Quest’oggi ci vedremo impegnati in un viaggio nel tempo alla scoperta di cose che, molti di noi credevano di sapere sui nostri lucertoloni preferiti e che, invece, si sono rivelate del tutto false o prive di fondamento.
 
AVEVANO LE SQUAME
 
Luogo comune ormai consolidatosi è che i dinosauri avessero le squame, come i serpenti: questo era infatti, dai primordi della paleontologia, il modo di immaginare il rivestimento corporeo dei rettili preistorici. Tuttavia studi recenti paiono aver smentito tale convinzione: i dinosauri, o almeno una parte di loro, avrebbero avuto le piume!

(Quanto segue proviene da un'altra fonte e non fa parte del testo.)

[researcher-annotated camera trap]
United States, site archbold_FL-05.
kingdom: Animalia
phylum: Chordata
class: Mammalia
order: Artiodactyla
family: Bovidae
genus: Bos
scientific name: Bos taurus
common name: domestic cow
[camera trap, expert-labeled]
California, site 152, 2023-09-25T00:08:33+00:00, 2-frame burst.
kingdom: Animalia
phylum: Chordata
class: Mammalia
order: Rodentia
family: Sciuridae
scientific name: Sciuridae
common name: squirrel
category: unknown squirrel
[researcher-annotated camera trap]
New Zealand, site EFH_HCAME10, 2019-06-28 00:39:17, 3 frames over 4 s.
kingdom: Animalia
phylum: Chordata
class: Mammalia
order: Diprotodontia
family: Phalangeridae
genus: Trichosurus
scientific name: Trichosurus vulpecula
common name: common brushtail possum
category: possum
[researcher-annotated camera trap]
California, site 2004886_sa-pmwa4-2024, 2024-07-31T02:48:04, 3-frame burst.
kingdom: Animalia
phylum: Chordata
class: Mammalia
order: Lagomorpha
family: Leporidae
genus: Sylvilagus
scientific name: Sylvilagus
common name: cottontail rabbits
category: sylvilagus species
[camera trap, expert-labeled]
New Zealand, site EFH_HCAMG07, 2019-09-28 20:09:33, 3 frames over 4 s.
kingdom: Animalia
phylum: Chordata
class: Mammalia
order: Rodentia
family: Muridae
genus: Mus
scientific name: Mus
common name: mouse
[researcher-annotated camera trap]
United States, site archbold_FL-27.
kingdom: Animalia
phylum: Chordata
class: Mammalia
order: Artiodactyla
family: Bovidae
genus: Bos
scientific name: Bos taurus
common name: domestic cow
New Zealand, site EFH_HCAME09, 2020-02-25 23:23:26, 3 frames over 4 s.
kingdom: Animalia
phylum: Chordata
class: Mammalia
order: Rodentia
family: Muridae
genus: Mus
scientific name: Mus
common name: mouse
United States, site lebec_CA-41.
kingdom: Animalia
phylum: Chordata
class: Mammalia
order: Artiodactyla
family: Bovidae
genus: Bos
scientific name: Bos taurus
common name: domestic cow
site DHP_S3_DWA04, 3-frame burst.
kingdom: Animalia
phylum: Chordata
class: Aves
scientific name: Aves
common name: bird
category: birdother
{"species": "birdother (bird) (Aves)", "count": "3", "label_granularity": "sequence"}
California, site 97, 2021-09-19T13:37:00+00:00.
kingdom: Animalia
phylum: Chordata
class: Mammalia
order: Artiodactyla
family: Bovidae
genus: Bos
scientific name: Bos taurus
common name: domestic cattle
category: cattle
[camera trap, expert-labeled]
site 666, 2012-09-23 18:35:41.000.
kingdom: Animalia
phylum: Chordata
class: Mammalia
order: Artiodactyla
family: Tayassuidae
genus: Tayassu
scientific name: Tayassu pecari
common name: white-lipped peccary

Certo immaginarsi il T-Rex spuntare fuori vestito da papera un attimo prima di divorarci suscita una certa ilarità!
 
 
SONO PARENTI DEI “NOSTRI” RETTILI
 
Altra convinzione già da tempo smentita vuole che i parenti più prossimi dei dinosauri siano gli odierni rettili. Se valutiamo la cosa anche dal punto di vista morfologico, ci accorgiamo che i dinosauri hanno più affinità con gli uccelli che con le lucertole che vivono oggi: gli arti infatti non sporgono lateralmente dal corpo, ma sono perpendicolari ad esso, e il ventre dell’animale non tocca mai il terreno. Gli uccelli di oggi, anzi, sarebbero un’evoluzione dei dinosauri, o forse, di alcuni pterosauri. Dunque quando vedete una gallina portate rispetto: il T-Rex era suo cugino!
 
 
ESISTEVANO DINOSAURI VOLANTI E DINOSAURI MARINI
 
Insomma, chi non ha creduto a questo? Da sempre ci siamo sentiti ripetere che alcune specie di dinosauri vivevano sulla terraferma, mentre altre dominavano i mari e i cieli, tanto da farci coniare i termini “dinosauri volanti” e “dinosauri marini”. Può apparire una sottigliezza, ma per gli esperti del settore non è così: i dinosauri erano esclusivamente terrestri! Gli ictiosauri e gli pterosauri, anch’essi rettili, sono considerati un po’ dei “cugini” dei dinosauri, ma non fanno parte della loro specie.
 
TUTTI GLI ERBIVORI ERANO QUADRUPEDI
 
Vero è che la totalità dei dinosauri carnivori era bipede o, per usare il termine tecnico, teropode. Vero anche che la stragrande maggioranza degli erbivori camminasse a quattro zampe. Non si può però condividere l’assunto che tutti gli erbivori fossero quadrupedi: esiste qualche raro caso di erbivori bipedi. L’esempio più famoso è certamente l’iguanodon: egli era in grado di muoversi a quattro zampe, ma c’è una buona ragione per pensare che i suoi arti superiori poggiassero di rado a terra; i pollici infatti erano dotati di un grosso artiglio utilizzato, con tutta probabilità, come arma d’offesa: muovendosi su due zampe era in grado di correre più velocemente e al tempo stesso poteva attaccare efficacemente con gli arti anteriori nel caso fosse stato raggiunto da un predatore.
 
Altro erbivoro bipede era probabilmente il gallimimus: simile ad un grosso pollo, era dotato di un muso simile al becco di un’anatra che usava per sminuzzare i vegetali.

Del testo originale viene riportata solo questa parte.